• [What to produce]: Could you repeat, word for word, every line from the one containing "How far from the lens" through the final line of the records below, and nothing else?

___ Supplied data ___

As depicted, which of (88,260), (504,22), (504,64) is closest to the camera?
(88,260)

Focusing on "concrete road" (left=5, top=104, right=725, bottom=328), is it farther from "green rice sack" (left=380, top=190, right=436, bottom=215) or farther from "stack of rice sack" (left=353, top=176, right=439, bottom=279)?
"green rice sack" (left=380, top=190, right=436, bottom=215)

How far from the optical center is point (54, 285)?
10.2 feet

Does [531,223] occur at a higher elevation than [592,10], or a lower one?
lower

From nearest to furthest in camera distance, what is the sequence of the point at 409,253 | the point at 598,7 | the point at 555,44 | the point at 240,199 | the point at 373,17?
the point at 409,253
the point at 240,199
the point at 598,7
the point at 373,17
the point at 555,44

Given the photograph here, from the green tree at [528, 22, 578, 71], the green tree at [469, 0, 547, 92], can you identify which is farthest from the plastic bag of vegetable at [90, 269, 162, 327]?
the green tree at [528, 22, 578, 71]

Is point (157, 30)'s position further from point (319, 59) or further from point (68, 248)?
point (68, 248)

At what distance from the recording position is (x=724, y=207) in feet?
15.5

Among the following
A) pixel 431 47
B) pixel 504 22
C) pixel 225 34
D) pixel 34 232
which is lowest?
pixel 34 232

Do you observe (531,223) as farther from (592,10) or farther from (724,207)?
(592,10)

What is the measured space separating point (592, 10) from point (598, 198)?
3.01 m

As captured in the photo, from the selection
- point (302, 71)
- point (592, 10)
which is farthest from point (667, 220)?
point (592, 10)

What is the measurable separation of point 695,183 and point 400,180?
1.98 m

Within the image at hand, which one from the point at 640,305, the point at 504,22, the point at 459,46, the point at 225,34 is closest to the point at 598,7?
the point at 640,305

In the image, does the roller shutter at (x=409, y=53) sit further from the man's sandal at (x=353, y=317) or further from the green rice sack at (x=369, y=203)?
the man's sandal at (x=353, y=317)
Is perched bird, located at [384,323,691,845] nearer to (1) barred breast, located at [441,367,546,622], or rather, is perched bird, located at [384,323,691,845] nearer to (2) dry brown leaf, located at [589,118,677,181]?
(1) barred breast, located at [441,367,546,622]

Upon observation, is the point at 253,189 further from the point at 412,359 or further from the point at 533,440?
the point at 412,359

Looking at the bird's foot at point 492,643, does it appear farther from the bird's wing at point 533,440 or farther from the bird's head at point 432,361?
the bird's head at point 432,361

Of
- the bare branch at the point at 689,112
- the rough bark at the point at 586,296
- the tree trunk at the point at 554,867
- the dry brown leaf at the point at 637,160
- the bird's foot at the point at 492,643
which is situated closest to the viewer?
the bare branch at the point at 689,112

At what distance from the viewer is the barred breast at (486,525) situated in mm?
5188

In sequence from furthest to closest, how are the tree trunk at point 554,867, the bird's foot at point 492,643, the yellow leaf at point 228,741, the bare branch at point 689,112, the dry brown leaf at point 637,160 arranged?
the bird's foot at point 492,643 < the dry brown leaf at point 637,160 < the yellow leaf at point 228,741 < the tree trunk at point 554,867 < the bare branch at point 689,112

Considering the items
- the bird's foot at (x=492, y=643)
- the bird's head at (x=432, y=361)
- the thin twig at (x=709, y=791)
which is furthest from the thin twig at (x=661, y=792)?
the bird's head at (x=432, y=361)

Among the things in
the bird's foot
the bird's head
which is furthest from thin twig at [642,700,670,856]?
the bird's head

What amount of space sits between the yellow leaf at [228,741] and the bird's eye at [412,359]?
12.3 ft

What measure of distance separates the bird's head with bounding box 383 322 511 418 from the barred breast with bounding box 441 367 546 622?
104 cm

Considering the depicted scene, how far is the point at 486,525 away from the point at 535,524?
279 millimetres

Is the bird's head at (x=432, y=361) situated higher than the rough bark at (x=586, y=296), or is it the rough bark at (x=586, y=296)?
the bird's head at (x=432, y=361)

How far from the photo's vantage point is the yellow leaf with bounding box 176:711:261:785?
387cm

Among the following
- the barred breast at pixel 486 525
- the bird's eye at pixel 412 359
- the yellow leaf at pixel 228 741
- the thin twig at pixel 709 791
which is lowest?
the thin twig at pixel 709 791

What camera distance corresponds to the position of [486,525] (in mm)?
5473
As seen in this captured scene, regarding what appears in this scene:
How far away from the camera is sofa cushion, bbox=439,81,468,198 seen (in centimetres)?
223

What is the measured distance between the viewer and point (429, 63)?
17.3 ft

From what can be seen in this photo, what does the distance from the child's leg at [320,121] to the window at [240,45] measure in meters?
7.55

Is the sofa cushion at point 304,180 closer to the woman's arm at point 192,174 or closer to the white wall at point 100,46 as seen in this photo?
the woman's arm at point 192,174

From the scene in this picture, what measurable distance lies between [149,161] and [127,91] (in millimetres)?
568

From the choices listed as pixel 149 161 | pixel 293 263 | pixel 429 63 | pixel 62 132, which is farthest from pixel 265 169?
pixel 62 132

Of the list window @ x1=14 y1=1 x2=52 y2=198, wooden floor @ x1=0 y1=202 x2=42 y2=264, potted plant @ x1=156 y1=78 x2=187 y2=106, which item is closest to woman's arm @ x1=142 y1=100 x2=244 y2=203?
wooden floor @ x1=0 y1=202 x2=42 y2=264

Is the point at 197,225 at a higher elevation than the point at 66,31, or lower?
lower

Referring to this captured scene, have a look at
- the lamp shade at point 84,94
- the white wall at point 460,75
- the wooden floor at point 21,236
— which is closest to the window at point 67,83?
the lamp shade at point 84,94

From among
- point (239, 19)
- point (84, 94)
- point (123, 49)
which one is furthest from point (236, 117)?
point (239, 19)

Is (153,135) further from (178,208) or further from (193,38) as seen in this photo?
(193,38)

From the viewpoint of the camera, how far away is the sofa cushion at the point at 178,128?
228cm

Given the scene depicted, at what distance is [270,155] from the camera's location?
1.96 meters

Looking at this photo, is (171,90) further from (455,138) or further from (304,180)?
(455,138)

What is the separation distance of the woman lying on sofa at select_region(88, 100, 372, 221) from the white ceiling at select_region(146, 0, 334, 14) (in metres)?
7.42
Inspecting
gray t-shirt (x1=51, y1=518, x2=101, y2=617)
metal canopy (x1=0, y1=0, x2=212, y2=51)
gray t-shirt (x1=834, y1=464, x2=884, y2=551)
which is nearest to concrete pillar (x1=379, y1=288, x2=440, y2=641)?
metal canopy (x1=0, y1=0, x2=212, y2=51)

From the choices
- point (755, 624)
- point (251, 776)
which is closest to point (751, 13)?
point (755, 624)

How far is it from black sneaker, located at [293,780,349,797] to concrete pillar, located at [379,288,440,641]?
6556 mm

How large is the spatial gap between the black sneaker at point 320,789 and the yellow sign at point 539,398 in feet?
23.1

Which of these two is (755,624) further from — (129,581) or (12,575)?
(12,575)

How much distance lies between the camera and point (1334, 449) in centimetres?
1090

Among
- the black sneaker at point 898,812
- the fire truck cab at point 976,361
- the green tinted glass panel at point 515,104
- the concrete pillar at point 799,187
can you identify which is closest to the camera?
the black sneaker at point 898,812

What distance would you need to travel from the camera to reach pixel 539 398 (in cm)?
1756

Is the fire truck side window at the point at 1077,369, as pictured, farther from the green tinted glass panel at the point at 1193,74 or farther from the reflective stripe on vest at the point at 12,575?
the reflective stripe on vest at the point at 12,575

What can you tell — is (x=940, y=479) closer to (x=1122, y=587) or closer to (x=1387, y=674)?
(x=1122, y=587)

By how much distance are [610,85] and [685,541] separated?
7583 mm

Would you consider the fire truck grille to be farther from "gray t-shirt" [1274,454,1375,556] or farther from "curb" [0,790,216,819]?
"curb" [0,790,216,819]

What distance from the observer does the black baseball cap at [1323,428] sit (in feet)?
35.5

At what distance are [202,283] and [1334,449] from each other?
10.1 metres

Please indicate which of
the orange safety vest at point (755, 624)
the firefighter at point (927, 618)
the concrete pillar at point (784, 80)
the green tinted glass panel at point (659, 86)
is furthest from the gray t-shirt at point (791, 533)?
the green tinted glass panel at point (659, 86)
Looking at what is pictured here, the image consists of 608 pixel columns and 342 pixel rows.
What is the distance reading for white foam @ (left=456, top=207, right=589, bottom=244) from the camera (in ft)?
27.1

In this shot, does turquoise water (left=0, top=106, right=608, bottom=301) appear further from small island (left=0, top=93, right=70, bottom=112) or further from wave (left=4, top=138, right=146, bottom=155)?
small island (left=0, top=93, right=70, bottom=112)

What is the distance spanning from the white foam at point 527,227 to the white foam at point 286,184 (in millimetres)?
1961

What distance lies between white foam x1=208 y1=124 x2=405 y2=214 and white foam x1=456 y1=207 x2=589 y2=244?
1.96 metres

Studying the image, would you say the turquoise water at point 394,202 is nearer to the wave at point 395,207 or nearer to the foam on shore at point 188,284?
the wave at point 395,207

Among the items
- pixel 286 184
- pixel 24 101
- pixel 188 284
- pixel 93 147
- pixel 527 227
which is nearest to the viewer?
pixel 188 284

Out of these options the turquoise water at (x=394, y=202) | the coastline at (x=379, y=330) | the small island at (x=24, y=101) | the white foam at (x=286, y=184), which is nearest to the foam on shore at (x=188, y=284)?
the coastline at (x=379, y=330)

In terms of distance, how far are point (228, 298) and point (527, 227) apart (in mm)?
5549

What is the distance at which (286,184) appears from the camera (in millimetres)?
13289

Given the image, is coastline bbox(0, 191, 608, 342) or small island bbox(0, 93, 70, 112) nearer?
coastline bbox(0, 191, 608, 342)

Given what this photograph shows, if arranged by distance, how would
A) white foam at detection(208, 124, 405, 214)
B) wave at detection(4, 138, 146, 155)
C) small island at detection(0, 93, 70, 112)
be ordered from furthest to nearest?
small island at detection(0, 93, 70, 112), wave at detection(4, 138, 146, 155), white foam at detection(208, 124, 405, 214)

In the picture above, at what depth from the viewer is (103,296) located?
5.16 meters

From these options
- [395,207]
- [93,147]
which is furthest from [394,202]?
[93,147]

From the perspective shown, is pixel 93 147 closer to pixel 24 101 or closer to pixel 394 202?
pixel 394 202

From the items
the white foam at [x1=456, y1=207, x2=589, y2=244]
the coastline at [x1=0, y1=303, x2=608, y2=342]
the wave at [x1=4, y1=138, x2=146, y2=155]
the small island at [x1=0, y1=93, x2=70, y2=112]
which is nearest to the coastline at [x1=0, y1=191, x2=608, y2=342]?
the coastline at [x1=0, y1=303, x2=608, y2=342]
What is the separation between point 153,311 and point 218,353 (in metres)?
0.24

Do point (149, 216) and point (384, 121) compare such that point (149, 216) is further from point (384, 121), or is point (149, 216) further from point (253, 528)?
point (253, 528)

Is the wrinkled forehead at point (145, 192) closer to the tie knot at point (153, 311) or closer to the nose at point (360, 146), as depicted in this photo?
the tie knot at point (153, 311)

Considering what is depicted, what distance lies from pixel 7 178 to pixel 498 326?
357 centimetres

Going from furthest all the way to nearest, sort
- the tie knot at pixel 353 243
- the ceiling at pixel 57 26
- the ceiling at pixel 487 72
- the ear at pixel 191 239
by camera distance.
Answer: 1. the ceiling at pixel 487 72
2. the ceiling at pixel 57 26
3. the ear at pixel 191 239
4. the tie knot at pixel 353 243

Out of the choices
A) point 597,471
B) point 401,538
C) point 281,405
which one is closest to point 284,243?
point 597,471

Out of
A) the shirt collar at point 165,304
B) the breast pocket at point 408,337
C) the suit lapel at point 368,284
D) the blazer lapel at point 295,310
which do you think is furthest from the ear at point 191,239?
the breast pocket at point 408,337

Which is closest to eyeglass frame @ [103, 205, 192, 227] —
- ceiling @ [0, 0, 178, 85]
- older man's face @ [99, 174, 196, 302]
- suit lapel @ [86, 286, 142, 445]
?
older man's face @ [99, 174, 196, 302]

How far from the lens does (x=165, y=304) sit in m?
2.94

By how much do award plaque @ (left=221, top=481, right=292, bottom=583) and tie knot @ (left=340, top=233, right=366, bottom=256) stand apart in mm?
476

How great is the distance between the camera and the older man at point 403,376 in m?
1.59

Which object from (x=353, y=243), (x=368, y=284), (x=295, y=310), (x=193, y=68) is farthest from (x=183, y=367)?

___

• [Task answer]:
How far from the lens does (x=165, y=304) sit in m?
2.94

By how much do award plaque @ (left=221, top=481, right=292, bottom=583) and tie knot @ (left=340, top=233, right=366, bottom=256) stand apart in mm?
476

How great is the distance between the camera and the older man at point 403,376 in m?
1.59

Which object from (x=353, y=243), (x=368, y=284), (x=295, y=310), (x=193, y=68) is farthest from (x=183, y=367)?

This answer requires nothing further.